Wild Season, published in 1967, was a book that influenced my life and my career choice. The author, Allan Eckert, explained in a simple, matter of fact style, the circle of life, during thirty days of a spring month.
On the first day in May, the reader follows the metamorphosis of a tadpole into a bullfrog. Just as a great blue heron is poised to spear the frog, the young frog, in a fortuitous fraction of timing, leaps at a mayfly, and narrowly misses becoming the bird's meal. Eckert deftly describes the events that happen to the frog in the next 24 hours after it leaves the pond. The reader is completely absorbed in the frog's struggle to eat and not be eaten.
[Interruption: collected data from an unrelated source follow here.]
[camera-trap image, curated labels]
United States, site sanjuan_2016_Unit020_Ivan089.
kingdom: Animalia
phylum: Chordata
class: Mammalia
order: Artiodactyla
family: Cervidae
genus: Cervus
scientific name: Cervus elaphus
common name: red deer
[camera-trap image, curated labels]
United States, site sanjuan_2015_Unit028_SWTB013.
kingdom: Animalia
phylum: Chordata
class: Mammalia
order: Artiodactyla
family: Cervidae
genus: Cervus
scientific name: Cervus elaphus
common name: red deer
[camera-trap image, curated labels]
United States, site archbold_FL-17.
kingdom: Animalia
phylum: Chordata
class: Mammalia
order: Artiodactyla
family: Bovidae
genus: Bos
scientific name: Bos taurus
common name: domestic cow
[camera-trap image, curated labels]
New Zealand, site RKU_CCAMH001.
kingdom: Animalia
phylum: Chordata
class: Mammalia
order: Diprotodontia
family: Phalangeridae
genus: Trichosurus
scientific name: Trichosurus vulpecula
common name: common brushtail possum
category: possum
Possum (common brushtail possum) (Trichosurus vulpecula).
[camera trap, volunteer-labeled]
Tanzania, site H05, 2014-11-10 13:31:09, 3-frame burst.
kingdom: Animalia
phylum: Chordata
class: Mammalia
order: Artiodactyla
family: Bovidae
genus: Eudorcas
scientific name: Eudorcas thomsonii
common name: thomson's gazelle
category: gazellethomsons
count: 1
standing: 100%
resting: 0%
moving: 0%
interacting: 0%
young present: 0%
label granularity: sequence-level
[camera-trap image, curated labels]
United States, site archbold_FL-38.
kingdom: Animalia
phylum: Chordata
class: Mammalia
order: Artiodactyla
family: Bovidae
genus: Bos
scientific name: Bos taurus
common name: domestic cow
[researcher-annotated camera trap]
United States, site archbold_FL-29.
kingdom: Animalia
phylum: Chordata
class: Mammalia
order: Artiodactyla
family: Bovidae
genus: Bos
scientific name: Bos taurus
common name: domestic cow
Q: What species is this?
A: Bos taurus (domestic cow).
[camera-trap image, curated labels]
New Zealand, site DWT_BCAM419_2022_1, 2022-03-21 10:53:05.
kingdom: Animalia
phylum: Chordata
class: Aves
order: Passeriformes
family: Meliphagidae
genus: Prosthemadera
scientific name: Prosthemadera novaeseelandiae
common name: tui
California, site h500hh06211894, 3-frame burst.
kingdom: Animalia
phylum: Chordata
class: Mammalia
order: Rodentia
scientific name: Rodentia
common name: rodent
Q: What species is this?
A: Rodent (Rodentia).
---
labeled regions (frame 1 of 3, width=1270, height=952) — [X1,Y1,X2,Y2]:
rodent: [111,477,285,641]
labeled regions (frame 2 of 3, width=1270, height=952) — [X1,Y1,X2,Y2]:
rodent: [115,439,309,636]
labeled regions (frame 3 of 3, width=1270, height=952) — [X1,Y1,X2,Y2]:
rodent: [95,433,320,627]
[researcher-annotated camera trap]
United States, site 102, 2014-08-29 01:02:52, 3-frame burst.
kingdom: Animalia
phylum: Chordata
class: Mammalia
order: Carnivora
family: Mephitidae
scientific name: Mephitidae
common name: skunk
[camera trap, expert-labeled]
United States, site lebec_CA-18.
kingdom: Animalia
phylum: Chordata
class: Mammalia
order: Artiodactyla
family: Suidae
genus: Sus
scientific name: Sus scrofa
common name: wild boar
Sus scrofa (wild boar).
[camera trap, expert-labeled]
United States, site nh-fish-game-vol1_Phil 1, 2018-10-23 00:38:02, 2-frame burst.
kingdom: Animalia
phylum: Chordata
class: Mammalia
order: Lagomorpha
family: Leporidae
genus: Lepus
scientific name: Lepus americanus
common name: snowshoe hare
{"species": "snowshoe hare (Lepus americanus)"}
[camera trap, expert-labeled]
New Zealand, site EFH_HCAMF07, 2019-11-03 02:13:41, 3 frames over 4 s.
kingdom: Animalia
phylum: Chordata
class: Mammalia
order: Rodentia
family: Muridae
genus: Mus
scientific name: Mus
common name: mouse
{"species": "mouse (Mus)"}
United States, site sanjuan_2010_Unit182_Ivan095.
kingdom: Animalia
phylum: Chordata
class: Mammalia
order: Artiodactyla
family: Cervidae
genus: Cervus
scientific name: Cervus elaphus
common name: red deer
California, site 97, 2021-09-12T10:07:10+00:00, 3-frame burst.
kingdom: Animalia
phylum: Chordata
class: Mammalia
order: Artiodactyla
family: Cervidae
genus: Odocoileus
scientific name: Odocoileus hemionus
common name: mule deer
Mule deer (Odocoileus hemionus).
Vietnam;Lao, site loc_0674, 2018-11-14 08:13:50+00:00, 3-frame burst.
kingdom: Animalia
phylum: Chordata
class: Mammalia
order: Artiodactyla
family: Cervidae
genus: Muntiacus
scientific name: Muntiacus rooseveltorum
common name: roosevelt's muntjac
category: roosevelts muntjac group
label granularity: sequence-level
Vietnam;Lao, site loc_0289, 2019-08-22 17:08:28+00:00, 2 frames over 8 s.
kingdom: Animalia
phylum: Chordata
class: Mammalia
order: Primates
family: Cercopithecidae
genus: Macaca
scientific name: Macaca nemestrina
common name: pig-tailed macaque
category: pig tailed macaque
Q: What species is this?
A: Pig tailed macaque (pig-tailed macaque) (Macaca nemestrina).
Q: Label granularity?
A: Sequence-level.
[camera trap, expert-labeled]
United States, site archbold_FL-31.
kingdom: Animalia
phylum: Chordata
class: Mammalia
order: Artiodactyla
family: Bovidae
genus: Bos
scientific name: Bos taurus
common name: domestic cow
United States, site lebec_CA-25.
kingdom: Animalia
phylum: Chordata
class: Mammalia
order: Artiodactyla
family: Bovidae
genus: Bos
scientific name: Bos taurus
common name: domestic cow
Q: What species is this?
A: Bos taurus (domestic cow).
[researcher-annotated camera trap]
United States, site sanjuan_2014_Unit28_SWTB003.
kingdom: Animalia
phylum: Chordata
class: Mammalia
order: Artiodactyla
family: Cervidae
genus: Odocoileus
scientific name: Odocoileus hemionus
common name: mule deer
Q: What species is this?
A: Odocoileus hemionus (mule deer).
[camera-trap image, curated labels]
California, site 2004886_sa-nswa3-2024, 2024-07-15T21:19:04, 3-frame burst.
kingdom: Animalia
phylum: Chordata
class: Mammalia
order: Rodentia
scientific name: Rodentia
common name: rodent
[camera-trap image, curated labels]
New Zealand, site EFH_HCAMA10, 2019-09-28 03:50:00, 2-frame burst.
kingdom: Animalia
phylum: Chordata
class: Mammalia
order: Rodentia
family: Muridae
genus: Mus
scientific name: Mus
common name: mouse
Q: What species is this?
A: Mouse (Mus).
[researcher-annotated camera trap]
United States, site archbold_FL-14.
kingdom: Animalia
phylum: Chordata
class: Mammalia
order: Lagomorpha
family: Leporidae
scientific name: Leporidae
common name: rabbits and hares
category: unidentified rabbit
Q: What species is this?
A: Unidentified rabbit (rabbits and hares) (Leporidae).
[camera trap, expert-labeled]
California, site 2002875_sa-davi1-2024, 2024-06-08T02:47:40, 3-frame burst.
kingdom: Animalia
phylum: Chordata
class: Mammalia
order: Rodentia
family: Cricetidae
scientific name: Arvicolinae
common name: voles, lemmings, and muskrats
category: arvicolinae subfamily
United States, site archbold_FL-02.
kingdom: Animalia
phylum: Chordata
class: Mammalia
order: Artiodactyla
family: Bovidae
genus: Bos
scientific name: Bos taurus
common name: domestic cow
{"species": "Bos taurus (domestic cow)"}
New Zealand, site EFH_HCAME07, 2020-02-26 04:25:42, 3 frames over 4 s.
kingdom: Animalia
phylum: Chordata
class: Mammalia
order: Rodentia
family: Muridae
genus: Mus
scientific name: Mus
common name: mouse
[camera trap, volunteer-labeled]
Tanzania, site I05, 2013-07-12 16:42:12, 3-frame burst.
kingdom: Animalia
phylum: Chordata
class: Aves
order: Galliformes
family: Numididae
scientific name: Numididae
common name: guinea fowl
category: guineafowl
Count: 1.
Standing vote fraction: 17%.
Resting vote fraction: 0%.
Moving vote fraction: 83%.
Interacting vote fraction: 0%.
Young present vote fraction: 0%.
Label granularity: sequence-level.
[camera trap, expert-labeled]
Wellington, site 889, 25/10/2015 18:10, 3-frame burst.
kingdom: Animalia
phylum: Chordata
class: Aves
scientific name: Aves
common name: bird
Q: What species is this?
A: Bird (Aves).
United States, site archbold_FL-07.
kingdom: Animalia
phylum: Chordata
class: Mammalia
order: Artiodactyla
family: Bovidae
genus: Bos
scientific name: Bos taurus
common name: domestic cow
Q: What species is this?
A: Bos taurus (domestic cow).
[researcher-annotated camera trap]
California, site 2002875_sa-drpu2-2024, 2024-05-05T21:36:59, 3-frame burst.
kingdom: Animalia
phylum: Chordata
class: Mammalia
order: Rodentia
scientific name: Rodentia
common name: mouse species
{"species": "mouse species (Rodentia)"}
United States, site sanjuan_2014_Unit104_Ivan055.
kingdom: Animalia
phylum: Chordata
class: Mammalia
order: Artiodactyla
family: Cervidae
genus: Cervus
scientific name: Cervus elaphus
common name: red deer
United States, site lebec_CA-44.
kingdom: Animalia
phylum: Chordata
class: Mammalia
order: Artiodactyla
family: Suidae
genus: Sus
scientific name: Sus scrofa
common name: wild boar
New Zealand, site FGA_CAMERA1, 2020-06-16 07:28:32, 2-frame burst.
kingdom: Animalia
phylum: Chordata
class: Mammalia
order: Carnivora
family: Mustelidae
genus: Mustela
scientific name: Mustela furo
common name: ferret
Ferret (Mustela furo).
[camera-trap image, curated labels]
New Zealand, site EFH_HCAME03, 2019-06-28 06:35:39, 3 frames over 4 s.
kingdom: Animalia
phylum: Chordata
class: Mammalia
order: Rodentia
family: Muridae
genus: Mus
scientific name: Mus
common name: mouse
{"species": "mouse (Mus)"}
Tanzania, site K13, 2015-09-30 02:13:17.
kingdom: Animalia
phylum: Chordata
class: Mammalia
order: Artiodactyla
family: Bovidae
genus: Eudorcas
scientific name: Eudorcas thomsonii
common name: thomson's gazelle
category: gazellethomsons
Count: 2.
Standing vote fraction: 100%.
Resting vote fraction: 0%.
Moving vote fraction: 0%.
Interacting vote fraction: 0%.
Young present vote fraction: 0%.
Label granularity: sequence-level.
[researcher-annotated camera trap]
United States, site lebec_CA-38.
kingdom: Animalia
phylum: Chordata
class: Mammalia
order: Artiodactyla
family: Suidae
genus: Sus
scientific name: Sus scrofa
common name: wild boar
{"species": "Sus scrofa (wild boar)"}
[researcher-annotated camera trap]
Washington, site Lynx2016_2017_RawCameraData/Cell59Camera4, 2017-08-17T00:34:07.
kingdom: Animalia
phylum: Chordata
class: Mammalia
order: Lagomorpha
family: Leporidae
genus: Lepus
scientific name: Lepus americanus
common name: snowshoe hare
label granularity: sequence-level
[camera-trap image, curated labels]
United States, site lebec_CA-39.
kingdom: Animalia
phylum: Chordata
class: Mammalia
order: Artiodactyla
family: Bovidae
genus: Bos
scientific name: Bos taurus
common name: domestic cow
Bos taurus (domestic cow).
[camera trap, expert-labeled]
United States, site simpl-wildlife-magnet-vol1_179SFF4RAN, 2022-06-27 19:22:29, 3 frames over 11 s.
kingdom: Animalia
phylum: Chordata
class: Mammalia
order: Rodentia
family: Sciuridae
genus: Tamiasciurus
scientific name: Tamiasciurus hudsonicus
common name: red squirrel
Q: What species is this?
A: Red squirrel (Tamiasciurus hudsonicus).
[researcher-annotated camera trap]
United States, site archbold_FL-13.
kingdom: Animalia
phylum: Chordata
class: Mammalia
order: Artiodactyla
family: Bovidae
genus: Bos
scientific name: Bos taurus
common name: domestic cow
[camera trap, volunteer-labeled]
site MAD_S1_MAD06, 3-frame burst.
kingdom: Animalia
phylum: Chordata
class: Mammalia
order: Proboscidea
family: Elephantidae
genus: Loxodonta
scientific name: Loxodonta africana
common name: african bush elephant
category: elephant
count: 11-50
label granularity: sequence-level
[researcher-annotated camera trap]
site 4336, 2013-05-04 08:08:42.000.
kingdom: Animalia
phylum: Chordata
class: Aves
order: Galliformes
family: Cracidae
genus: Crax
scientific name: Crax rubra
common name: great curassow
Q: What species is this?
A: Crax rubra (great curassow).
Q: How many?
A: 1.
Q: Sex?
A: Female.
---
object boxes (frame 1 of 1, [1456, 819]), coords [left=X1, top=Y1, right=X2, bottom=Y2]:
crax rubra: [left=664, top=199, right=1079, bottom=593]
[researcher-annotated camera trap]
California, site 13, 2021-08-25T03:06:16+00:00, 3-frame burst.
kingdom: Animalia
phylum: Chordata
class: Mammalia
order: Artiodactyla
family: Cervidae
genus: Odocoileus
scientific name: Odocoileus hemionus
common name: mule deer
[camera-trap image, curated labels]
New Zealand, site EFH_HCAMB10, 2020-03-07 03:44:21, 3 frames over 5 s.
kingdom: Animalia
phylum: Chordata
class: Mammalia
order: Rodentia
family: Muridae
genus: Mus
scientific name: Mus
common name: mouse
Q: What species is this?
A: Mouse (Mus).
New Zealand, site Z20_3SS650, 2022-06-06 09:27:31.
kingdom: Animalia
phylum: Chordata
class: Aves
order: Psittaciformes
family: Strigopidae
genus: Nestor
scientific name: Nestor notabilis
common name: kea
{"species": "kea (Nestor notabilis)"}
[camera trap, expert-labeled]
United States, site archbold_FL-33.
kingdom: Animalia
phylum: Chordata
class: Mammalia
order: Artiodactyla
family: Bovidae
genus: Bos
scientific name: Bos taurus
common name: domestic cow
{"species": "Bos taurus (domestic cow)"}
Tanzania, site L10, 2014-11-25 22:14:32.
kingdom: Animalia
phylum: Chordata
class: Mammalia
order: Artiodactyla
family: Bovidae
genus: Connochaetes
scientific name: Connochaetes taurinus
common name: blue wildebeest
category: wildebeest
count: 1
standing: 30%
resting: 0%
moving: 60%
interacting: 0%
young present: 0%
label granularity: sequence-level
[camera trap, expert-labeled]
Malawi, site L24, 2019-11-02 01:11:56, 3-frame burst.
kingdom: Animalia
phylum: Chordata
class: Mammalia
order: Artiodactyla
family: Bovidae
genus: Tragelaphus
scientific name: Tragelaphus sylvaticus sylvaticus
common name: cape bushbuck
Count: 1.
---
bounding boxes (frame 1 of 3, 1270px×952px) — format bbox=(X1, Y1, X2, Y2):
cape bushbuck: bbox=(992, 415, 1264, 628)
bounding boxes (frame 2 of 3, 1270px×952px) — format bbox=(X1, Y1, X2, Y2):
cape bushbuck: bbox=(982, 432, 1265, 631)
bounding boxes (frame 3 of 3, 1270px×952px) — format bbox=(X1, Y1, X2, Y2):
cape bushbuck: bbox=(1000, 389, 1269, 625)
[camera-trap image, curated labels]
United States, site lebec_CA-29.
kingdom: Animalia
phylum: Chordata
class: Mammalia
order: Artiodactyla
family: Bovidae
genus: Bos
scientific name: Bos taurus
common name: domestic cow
But then, the frog makes a fatal mistake by bobbing carelessly on the water's surface while swallowing a beetle. He is snapped up by a large-mouthed bass. The frog becomes fuel to drive the female fish to spawn in a nest (a "redd") and her roe is inseminated by a male who will guard the eggs until the babies hatched.
On the third day of May, the female bass is caught by fishermen and dispatched for their dinner. Her entrails and bones are thrown in the river and Eckert vividly described the life that comes to feast on the remains of the fish. Finally, a raccoon comes and makes off with the head. As the days of May trickle by, plants, animals, and people travel on interconnected paths -- a raccoon, meadowlark, a bot fly, a grain of wheat, a rabbit, a snapping turtle, a boy who wants to kill a bull snake, and others.
Reading Eckert's book now, I am struck by his bias -- the ugly water snake, the wicked-looking head of the snapping turtle, and the decidedly ugly creature, a bot fly. Today, these anthropomorphic comments are out of style, but I didn't dwell on the negativity when I first read it. What made Wild Season an earth-shattering book for me was the ending, which brought everything full circle, and made the hair stand up on the back of my neck.
As Eckert himself wrote, "For in nature's book, everything has its place and its time; there exists a persistent interdependency of its creatures one upon another." Wild Season may be over 40 years old, but it is still a great read, and used copies are available online.